▶ Ausgewählter Auszug:
• • • • •
74   a) In § 2 Abs. 1 AMG stehen der Begriff des Präsentations- und der des Funktionsarzneimittels – ebenso wie in Art. 1 Nr. 2 der Richtlinie 2001/83/EG – gleichberechtigt nebeneinander. Anhaltspunkte für eine eingeschränkte Anwendbarkeit des einen oder des anderen Begriffs enthält der Wortlaut nicht. Auch der Europäische Gerichtshof verweist darauf, dass ein Erzeugnis bereits dann Arzneimittel ist, wenn es von einer der in Art. 1 Nr. 2 der Richtlinie 2001/83/EG enthaltenen Definitionen erfasst wird.

 

75   Vgl. EuGH, Urteile vom 3. Oktober 2013 – C-109/12 (Laboratoires Lyocentre) –, juris, Rn. 36, vom 9. Juni 2005 – C-211/03 u.a. (HLH Warenvertrieb und Orthica) –, juris, Rn. 49, vom 21. März 1991 – C-60/89 (Monteil und Samanni) –, juris, Rn.11, und vom 21. März 1991 – C-369/88 (Delattre) –, juris, Rn. 15.
• • • • •
▶ Aufgabe:
Schreiben Sie aus dem Auszug zum Arzneimittelbegriff wortgetreu ab: Beginnen Sie bei den Worten „74   a) In §“ und hören Sie nach „Definitionen erfasst wird.“ auf. Die Auflistung stammt aus einer anderen Quelle als der Auszug.

▶ Bereitgestellte Angaben:
• • • • •
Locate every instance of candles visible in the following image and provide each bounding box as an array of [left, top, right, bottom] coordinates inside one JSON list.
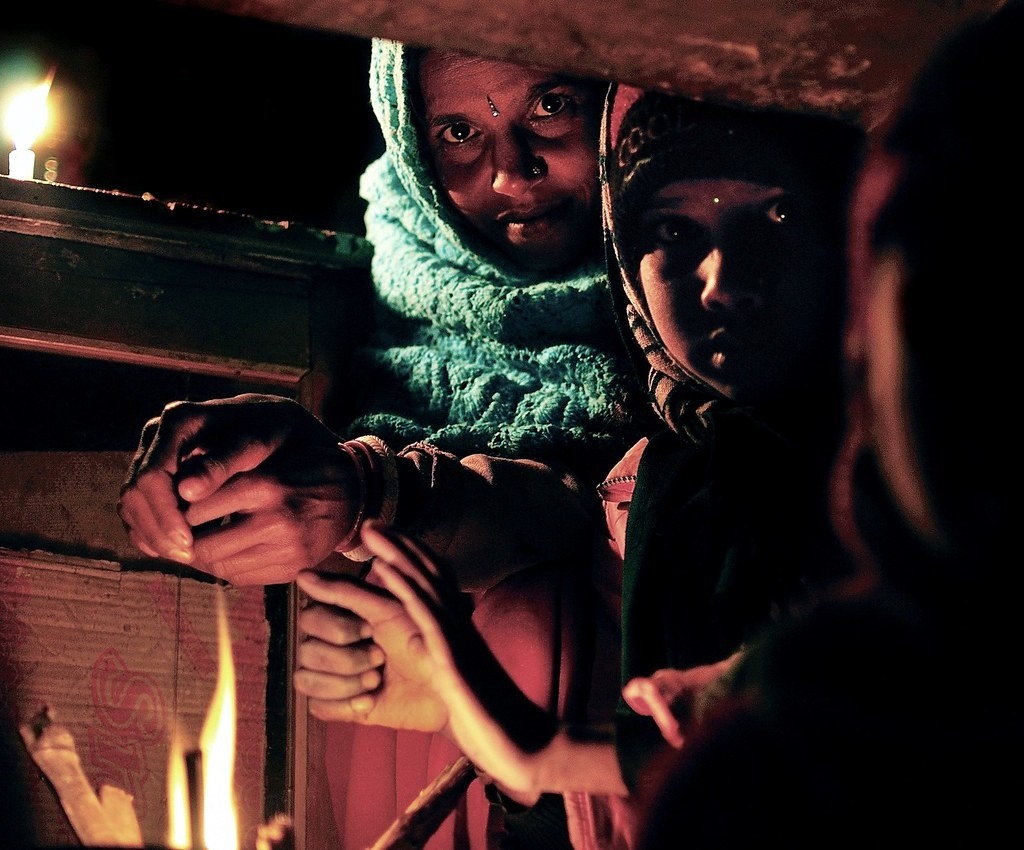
[[9, 149, 36, 182]]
• • • • •
▶ Lösung:
74   a) In § 2 Abs. 1 AMG stehen der Begriff des Präsentations- und der des Funktionsarzneimittels – ebenso wie in Art. 1 Nr. 2 der Richtlinie 2001/83/EG – gleichberechtigt nebeneinander. Anhaltspunkte für eine eingeschränkte Anwendbarkeit des einen oder des anderen Begriffs enthält der Wortlaut nicht. Auch der Europäische Gerichtshof verweist darauf, dass ein Erzeugnis bereits dann Arzneimittel ist, wenn es von einer der in Art. 1 Nr. 2 der Richtlinie 2001/83/EG enthaltenen Definitionen erfasst wird.